• THINGS TO DO:
A. Reproduce word for word the passage of the CRM article between "I am writing" and "you, or whatever.", inclusive.
B. In the rows, take the lines between the ones holding "As pictured in" and "is highest?", inclusive, and write them out again with "office tower" swapped for "skyscraper" and nothing else changed. Give only those lines.
━━━━━ SOURCE PASSAGE
What is CRM and why do I care?

Jonathan Eyler-Werve

April 01, 2012

From a new colleague at a small and scrappy community organization_:_

I am writing to follow up on that software you mentioned for managing constituents.  Can you send me a link? — AM

And here was my reply:

Hi AM —

The big topic you are looking at is called “relationship management” or “constituent relationship management.”

Think of CRM as your address book on growth hormones, so that it becomes a logbook of every interaction you have with someone who has a stake in your organization. You can be as complete as saying every time your organization has an email, phone or event contact with someone, that goes into the database so you can see what that person’s relationship to your org is. This is useful for lots of things but essential for small donor fundraising — is this someone’s first gift, or their 10th? You want to treat them differently: an introduction, or an informal thank you, or whatever.

However, this can be fiendishly complicated to the unwary. You can spend tens of thousands of dollars on one of these systems and still not like it.
━━━━━━━━━━
━━━━━ PROVIDED DATA
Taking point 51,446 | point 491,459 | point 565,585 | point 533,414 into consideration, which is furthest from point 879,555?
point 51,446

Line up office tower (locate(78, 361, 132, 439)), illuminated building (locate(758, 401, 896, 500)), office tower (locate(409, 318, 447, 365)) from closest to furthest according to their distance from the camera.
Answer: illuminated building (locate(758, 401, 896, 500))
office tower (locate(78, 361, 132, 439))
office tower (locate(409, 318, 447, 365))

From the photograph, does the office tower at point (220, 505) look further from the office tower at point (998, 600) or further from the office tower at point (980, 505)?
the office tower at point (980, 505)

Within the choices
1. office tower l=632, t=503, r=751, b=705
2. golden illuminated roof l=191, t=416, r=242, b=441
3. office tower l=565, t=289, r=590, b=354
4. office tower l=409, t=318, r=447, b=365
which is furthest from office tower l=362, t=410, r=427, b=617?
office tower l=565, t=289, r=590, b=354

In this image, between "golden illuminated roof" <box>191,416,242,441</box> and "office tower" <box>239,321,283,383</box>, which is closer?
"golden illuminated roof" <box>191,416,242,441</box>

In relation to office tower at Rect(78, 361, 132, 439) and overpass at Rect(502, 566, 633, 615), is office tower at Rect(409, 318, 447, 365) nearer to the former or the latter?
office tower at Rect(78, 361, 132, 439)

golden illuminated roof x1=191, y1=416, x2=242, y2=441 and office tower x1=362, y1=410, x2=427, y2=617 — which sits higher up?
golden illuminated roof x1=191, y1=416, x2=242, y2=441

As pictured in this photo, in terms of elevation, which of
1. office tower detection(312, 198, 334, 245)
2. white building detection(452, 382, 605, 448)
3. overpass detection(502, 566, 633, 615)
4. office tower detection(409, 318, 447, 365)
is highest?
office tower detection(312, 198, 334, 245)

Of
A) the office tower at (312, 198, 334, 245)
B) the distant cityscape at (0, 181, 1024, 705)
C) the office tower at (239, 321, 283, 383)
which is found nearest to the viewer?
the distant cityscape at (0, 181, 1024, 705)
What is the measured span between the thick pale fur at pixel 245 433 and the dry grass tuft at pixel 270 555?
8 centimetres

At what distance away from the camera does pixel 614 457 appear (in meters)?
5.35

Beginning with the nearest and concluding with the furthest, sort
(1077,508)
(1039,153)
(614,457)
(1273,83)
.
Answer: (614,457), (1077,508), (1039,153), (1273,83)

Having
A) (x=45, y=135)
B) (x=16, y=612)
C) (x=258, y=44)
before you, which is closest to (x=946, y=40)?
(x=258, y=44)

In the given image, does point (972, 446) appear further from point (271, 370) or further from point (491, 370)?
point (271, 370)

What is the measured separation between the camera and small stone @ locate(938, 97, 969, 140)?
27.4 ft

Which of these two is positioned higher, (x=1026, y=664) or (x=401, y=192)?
━━━━━━━━━━
• RESPONSES TO THE TASKS:
A.
I am writing to follow up on that software you mentioned for managing constituents.  Can you send me a link? — AM

And here was my reply:

Hi AM —

The big topic you are looking at is called “relationship management” or “constituent relationship management.”

Think of CRM as your address book on growth hormones, so that it becomes a logbook of every interaction you have with someone who has a stake in your organization. You can be as complete as saying every time your organization has an email, phone or event contact with someone, that goes into the database so you can see what that person’s relationship to your org is. This is useful for lots of things but essential for small donor fundraising — is this someone’s first gift, or their 10th? You want to treat them differently: an introduction, or an informal thank you, or whatever.

B.
As pictured in this photo, in terms of elevation, which of
1. skyscraper detection(312, 198, 334, 245)
2. white building detection(452, 382, 605, 448)
3. overpass detection(502, 566, 633, 615)
4. skyscraper detection(409, 318, 447, 365)
is highest?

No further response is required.